Deciphering the bird brain is intrinsically exciting because it helps us understand and better appreciate bird behaviors that so many people find entrancing.

Perhaps even more interesting is the possibility that a better understanding of commonalities and contrasts between brains might offer new perspectives on the connection between anatomy and mentality.

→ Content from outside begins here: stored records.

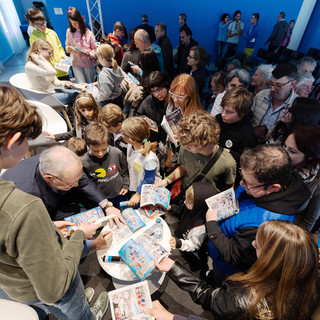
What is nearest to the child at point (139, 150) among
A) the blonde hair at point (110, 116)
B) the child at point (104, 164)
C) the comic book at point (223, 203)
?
the child at point (104, 164)

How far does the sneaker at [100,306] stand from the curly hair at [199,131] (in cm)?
193

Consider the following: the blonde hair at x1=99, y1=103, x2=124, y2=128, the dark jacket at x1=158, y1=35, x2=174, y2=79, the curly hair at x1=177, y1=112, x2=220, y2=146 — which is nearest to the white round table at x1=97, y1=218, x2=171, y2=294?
the curly hair at x1=177, y1=112, x2=220, y2=146

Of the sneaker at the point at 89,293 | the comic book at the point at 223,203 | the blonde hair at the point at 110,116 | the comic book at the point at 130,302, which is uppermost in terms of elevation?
the blonde hair at the point at 110,116

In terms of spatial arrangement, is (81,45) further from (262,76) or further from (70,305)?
(70,305)

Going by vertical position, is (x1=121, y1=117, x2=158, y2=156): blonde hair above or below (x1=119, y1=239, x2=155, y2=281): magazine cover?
above

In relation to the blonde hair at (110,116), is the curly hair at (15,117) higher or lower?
higher

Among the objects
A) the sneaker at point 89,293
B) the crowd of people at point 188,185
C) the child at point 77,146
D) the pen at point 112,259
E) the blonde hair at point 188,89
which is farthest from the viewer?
the blonde hair at point 188,89

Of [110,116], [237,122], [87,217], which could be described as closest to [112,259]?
[87,217]

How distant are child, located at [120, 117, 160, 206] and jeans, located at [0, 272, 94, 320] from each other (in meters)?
1.07

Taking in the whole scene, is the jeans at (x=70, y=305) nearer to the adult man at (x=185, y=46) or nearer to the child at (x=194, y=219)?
the child at (x=194, y=219)

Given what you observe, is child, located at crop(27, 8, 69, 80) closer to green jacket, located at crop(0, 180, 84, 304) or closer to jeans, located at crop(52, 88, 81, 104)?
jeans, located at crop(52, 88, 81, 104)

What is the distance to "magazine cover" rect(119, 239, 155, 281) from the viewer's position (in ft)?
5.50

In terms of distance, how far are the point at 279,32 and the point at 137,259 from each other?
9.25m

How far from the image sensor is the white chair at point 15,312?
1228 mm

In How birds think, we will draw upon field observations, laboratory experiments, and comparative biology to explore function, development, and evolution of bird brains.

References:
1. HS Terrace, 1987. Thoughts without words. In Mindwaves: Thoughts on intelligence, identity, consciousness, ed. C. Blakemore & S. Greenfield, Oxford Press.
2.  RG Northcutt RG, 2011. Evolving large and compact brains. Science 332:926-927.
3. J Dugas-Ford, JJ Rowell & CW Radsdale, 2012. Cell-type homologies and the origins of the neocortex. Proc Nat Acad Sci US 109:16974-9, doi:10.1073/pnas.1204773109. 
4. O Güntürkün, 2012. The convergent evolution of neural substrates for cognition. Psychol. Res. 2:212-219.